The issue has always been that the information used in forecasting has been collected in person by an avalanche forecaster who goes to a site and documents the temperature, wind, precipitation and how the layers of snowpack are bonded to one another before running the information through a model to assess the likelihood of an avalanche happening.

That’s extremely difficult to do in a country that is 9.985 million square kilometres in size and has 2.26 million km2 of mountain ranges.

Mix in a pandemic, which reduced resources and manpower, and it became clear something needed to change.

But with the newly developed synthetic snowpack modelling, Canada is no longer trailing behind other mountain-heavy countries, and instead has become a world leader in avalanche forecasting.

Snowpack modelling itself has been around for decades and consists of feeding information, observed from a weather station, into the model to paint a picture of the potential avalanche landscape. 

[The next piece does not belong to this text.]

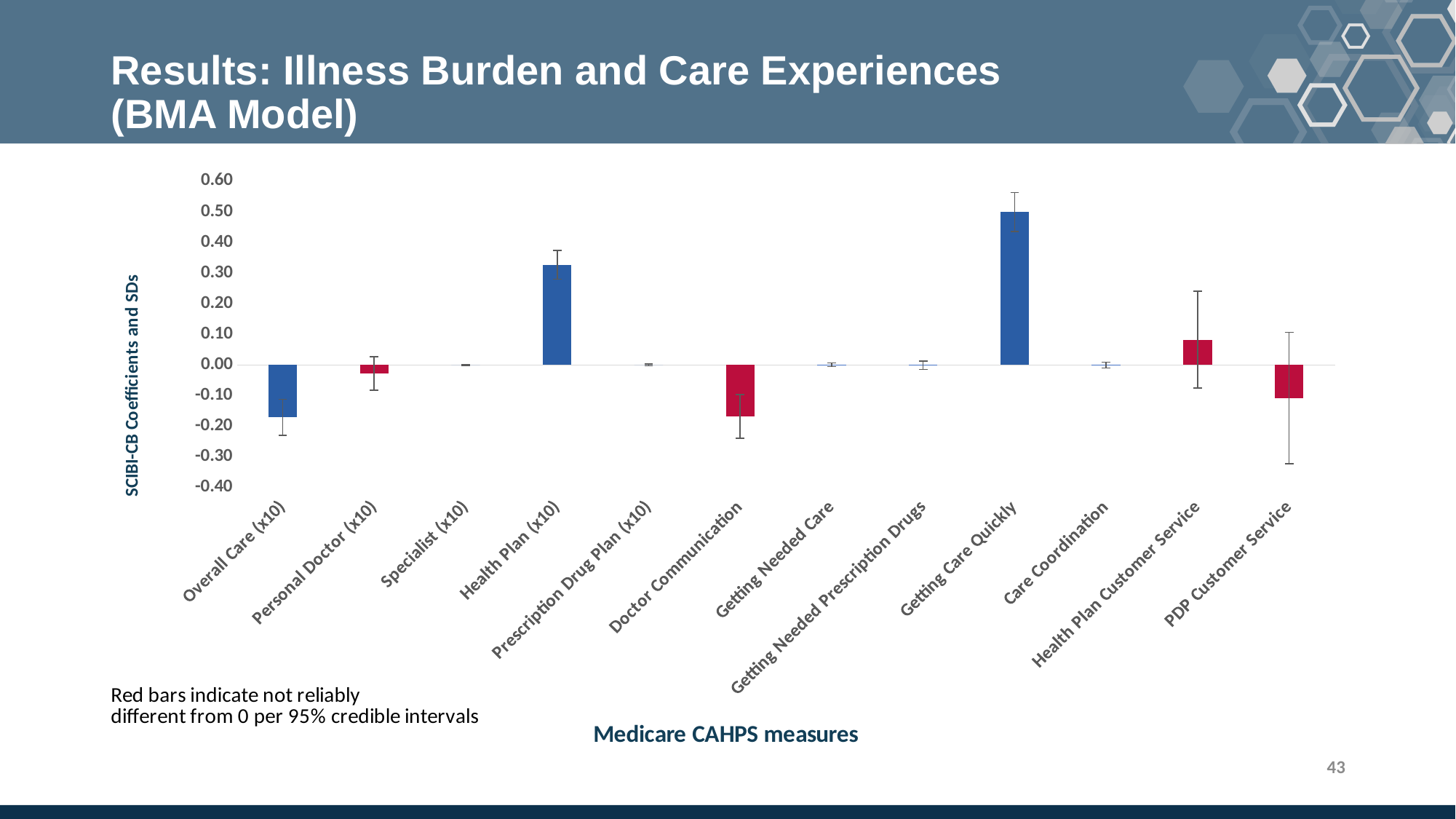
Is the value for Getting Care Quickly greater or less than 0.40? greater According to the note on the slide, what do red bars indicate? Not reliably different from 0 per 95% credible intervals Is the value for Doctor Communication greater or less than -0.10? less Which is larger, the value for Health Plan (x10) or the value for Getting Care Quickly? Getting Care Quickly Is the value for Health Plan Customer Service greater or less than 0.20? less What kind of chart is shown on the slide? bar chart How many Medicare CAHPS measures are plotted along the x axis? 12 Which is larger, the value for Health Plan Customer Service or the value for PDP Customer Service? Health Plan Customer Service Which measure has the highest SCIBI-CB coefficient? Getting Care Quickly What is the title of the y axis? SCIBI-CB Coefficients and SDs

Due to the small number of weather stations in Canada (16) compared to other countries (117 in Switzerland), Avalanche Canada has started using information from weather forecasts in its model to help paint that same picture of the potential avalanche landscape without being on hand to observe the information in person.

“So at Avalanche Canada we’ve been exploring possibilities to make some predictions about what might be happening in remote areas by looking at weather patterns and using some numeric models,” said Horton.

“What we’ve been experimenting with is that instead of using this [information] in research, if we take weather forecasts and put them into this type of model, we can really produce a prediction of what the snow looks like in any location at any time.”

According to Avalanche Canada’s warning service manager Karl Klassen, the modelling system is like having another member of the forecast team. “It’s more like having another person in the room with another opinion rather than it’s right or wrong,” he said.

“We don’t really have a quantitative way of validating the model, because it’s just too complex a problem right now. So if the model and the forecaster both think the same thing, then you probably have a higher level of confidence that the situation is what the model thinks it is.”

The benefit is that the prediction being generated by the model can be done at thousands of locations, simultaneously giving the forecasters more information to work with while at the same time helping to identify potential problem areas that can then be followed up on in-person by the forecasters themselves.

And as weather forecasting continues to evolve and become more accurate, so too will the resulting avalanche forecasts. Eventually, as the technology advances, there may no longer even be a need for avalanche forecasters to go to the sites in person.

“In the next five or 10 years, I don’t know, I think it’s probable or likely that the snowpack modelling that we are seeing now will actually become the primary source of data instead of the secondary or even third source of data,” said Klassen.

“And it’s not impossible that in 10 years or so, the avalanche forecast, like the weather forecast is now, will be produced by computers rather than by human beings, and the forecasters will be able to spend more time concentrating on the risk-communication side of it with the public, rather than producing the actual technical avalanche forecast.”